Deal activity is being driven by:
- global investment into renewables and storage,
- grid modernisation and electrification (transmission, smart-grid tech),
- consolidation in traditional energy (LNG, oil & gas scale plays), and
- infrastructure funds buying long-duration real assets.
Even where volumes wobble, deal values are rising as assets get larger and more strategic.
The Boutique angle:
Energy/infrastructure deals are technical and relationship dense. Boutiques can win by anchoring in a narrow lane:
- renewable project platforms,
- grid & electrification supply chains,
- energy software/optimisation,
- midstream and LNG infrastructure, or
- sustainability-linked industrial services.
Specialists who understand contract structures, project finance logic, and the regulatory landscape become unusually “sticky” advisors. Big banks are great at scale. Boutiques are great at ‘fit’.
4) Industrials & Business Services – automation, defence, and supply-chain redesign
Industrials may sound boring until you notice they’re at the heart of three big trends:
- Automation / advanced manufacturing
- Defence and aerospace re-armament
- Supply-chain resilience and near-shoring
Companies are buying tech-enabled manufacturing capabilities, specialised engineering, logistics platforms, and defence-linked production. Outlooks for 2025 flag industrials/services as a key growth lane, particularly where energy transition and advanced manufacturing overlap.
The Boutique angle:
Industrials is a perfect boutique playground because it’s fragmented. Many categories are full of founder-owned, regionally-strong companies. The winning formula is:
pick a sub-sector (specialty engineering, A&D supply chains, automation integrators, logistics tech, etc.),
- build a proprietary buyer map,
- understand operational KPIs that matter (not just EBITDA),
- and become the advisor who can translate a technical business into a strategic narrative.

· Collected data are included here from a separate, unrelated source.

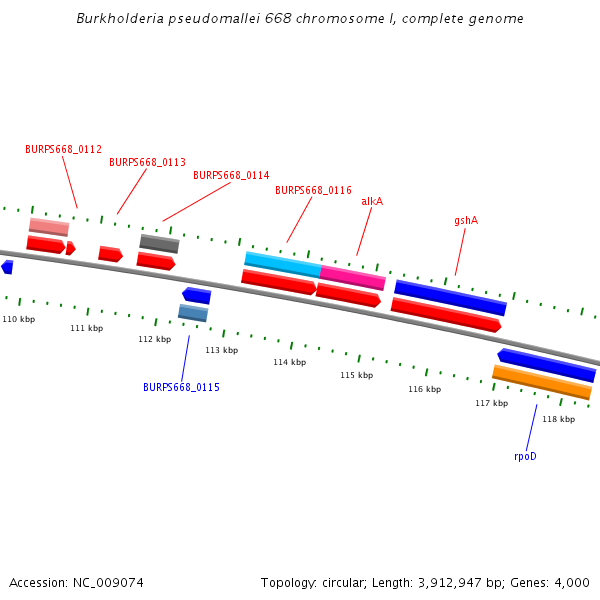 Burkholderia pseudomallei 668 chromosome I, complete genome

BURPS668_0112
BURPS668_0113
BURPS668_0114
BURPS668_0116
alkA
gshA

110 kbp
111 kbp
112 kbp
113 kbp
114 kbp
115 kbp
116 kbp
117 kbp
118 kbp

BURPS668_0115
rpoD

Accession: NC_009074

Topology: circular; Length: 3,912,947 bp; Genes: 4,000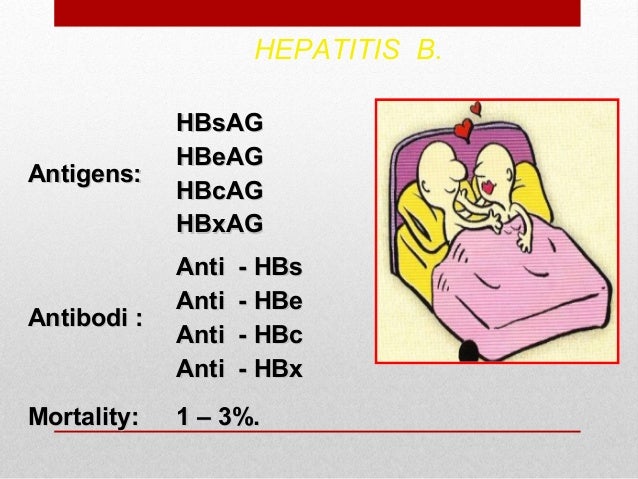 HEPATITIS B.

Antigens: HBsAG
HBeAG
HBcAG
HBxAG

Antibodi : Anti - HBs
Anti - HBe
Anti - HBc
Anti - HBx

Mortality: 1 – 3%.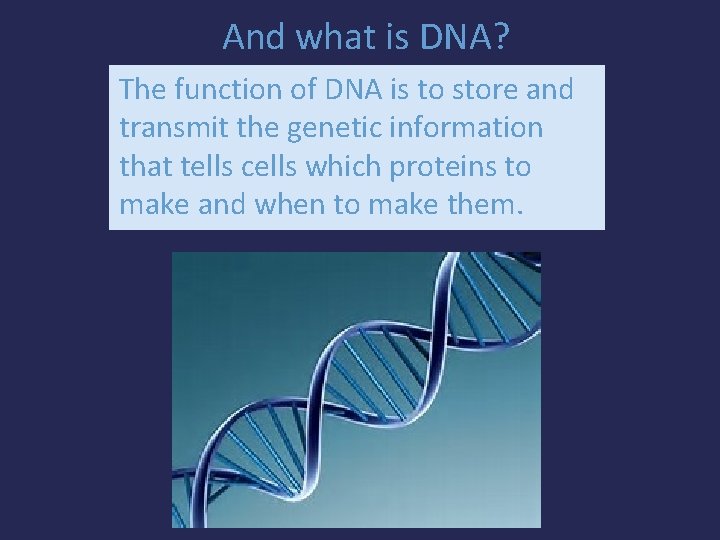 And what is DNA?

The function of DNA is to store and transmit the genetic information that tells cells which proteins to make and when to make them.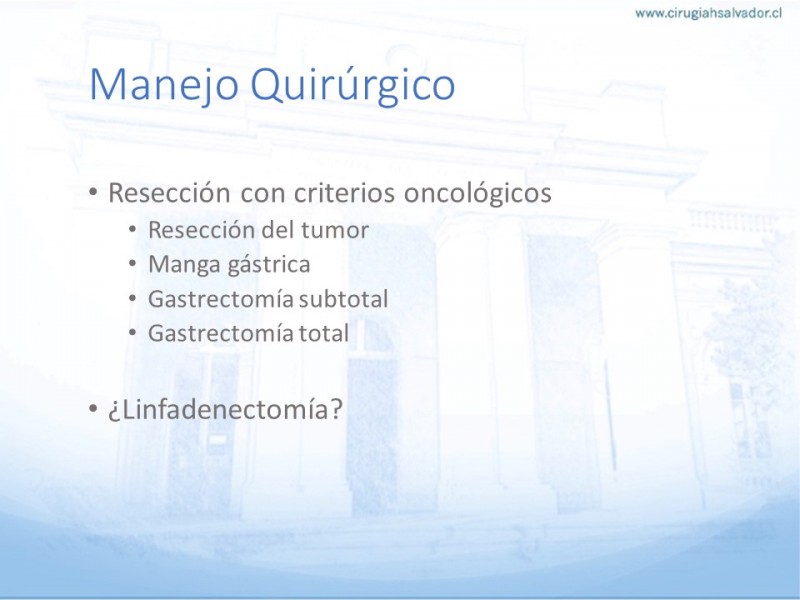 www.cirugiahsalvador.cl

Manejo Quirúrgico

• Resección con criterios oncológicos
  • Resección del tumor
  • Manga gástrica
  • Gastrectomía subtotal
  • Gastrectomía total

• ¿Linfadenectomía?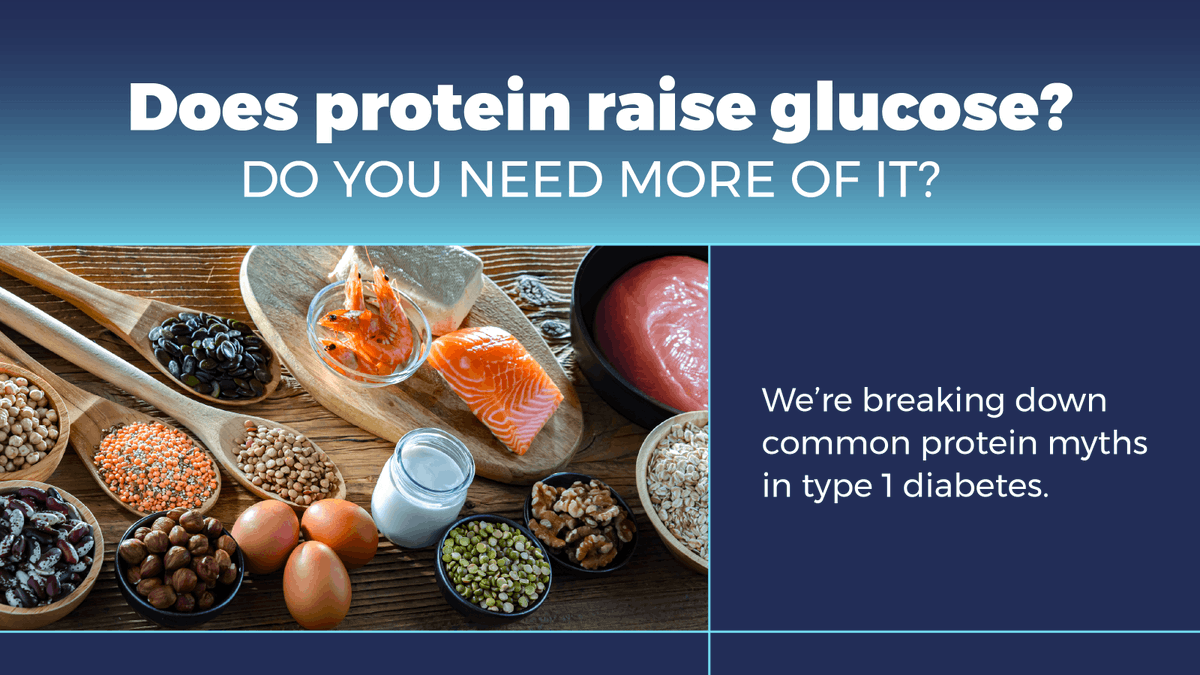 Does protein raise glucose?
DO YOU NEED MORE OF IT?

We’re breaking down common protein myths in type 1 diabetes.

- Why boutiques can thrive in these niches
The big banks will always own the largest cross-border mega-deals. But the centre of gravity for volume is mid-market and that’s where specialised boutiques have a genuine edge.
Boutiques win when they offer:
1) Real sector knowledge, not “coverage theatre.”

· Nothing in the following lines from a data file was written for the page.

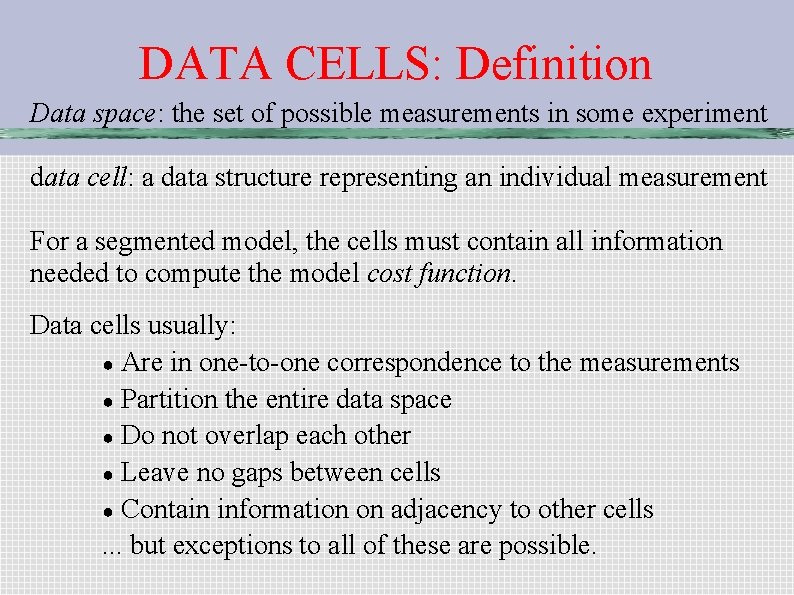 DATA CELLS: Definition

Data space: the set of possible measurements in some experiment

data cell: a data structure representing an individual measurement

For a segmented model, the cells must contain all information needed to compute the model cost function.

Data cells usually:
• Are in one-to-one correspondence to the measurements
• Partition the entire data space
• Do not overlap each other
• Leave no gaps between cells
• Contain information on adjacency to other cells
... but exceptions to all of these are possible.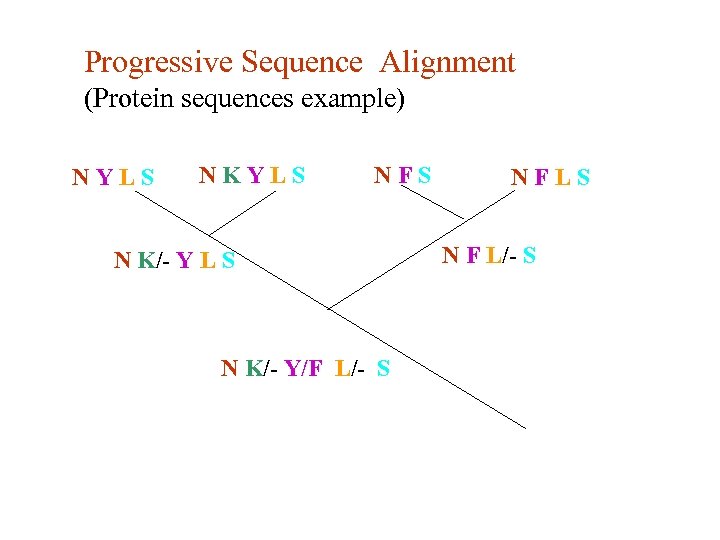 Progressive Sequence Alignment
(Protein sequences example)

N Y L S

N K Y L S

N F S

N F L S

N K/- Y L S

N F L/- S

N K/- Y/F L/- S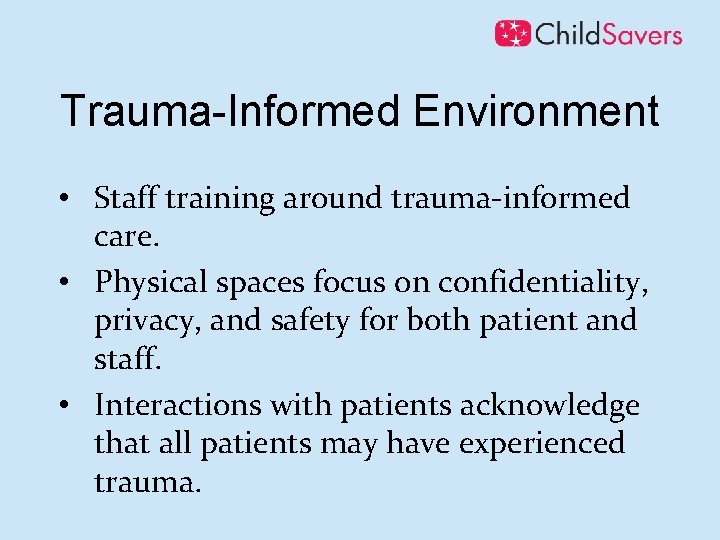 ChildSavers

Trauma-Informed Environment

• Staff training around trauma-informed care.
• Physical spaces focus on confidentiality, privacy, and safety for both patient and staff.
• Interactions with patients acknowledge that all patients may have experienced trauma.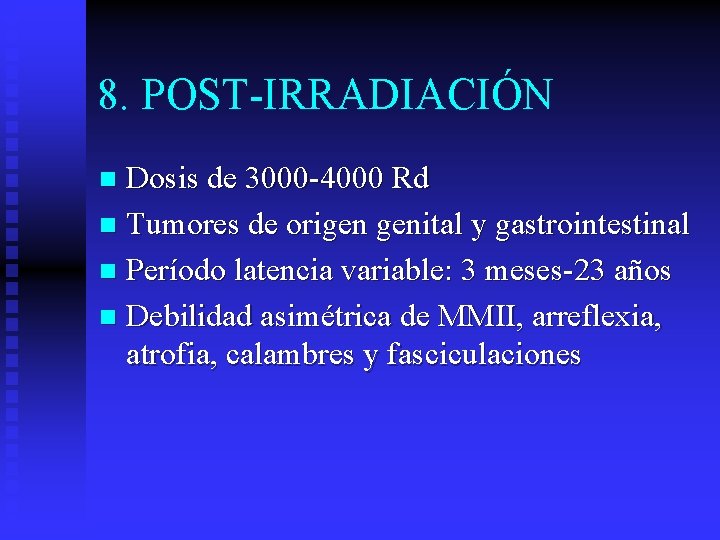 8. POST-IRRADIACIÓN

- Dosis de 3000-4000 Rd
- Tumores de origen genital y gastrointestinal
- Período latencia variable: 3 meses-23 años
- Debilidad asimétrica de MMII, arreflexia, atrofia, calambres y fasciculaciones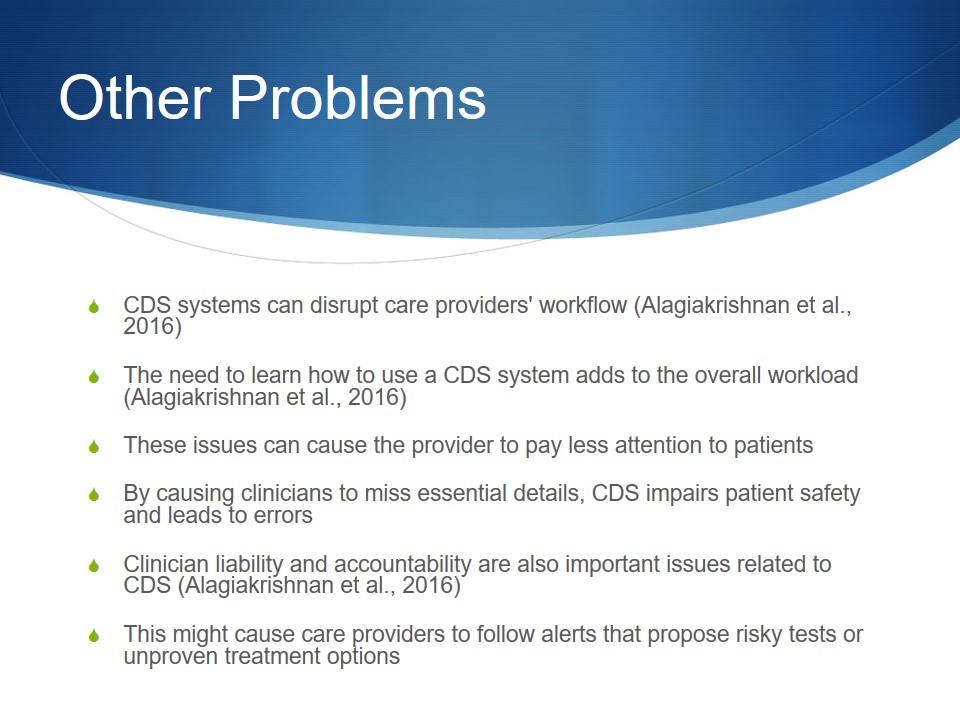 Other Problems

CDS systems can disrupt care providers' workflow (Alagiakrishnan et al., 2016)

The need to learn how to use a CDS system adds to the overall workload (Alagiakrishnan et al., 2016)

These issues can cause the provider to pay less attention to patients

By causing clinicians to miss essential details, CDS impairs patient safety and leads to errors

Clinician liability and accountability are also important issues related to CDS (Alagiakrishnan et al., 2016)

This might cause care providers to follow alerts that propose risky tests or unproven treatment options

Clients can tell who actually understands their world. Niche credibility shortens sale cycles and improves pricing.
2) A tighter buyer/investor network.
In specialist sectors, knowing the right 30 buyers beats emailing 300. That’s how you create competitive tension.
3) Senior attention and execution.
Mid-market founders care about who’s in the room. Boutiques deliver partner-led processes, not delegate-led ones.
4) Narrative alchemy.
A good boutique doesn’t just run a process, it crafts a story that makes strategic sense in that niche. That’s what moves valuation multiples.
The takeaway
These four sectors aren’t just “hot for now.” They’re riding long-term forces: AI adoption, demographic shifts, decarbonisation + security, and industrial re-platforming. Those forces create steady deal flow and increasingly complex sub-markets.
For boutiques, the play isn’t to be smaller versions of big banks. It’s to be sharper versions of specialists: pick the niche, learn it obsessively, map it better than anyone else, and own it.
In a world where M&A is being driven by structural change, focus isn’t a constraint, it’s a moat.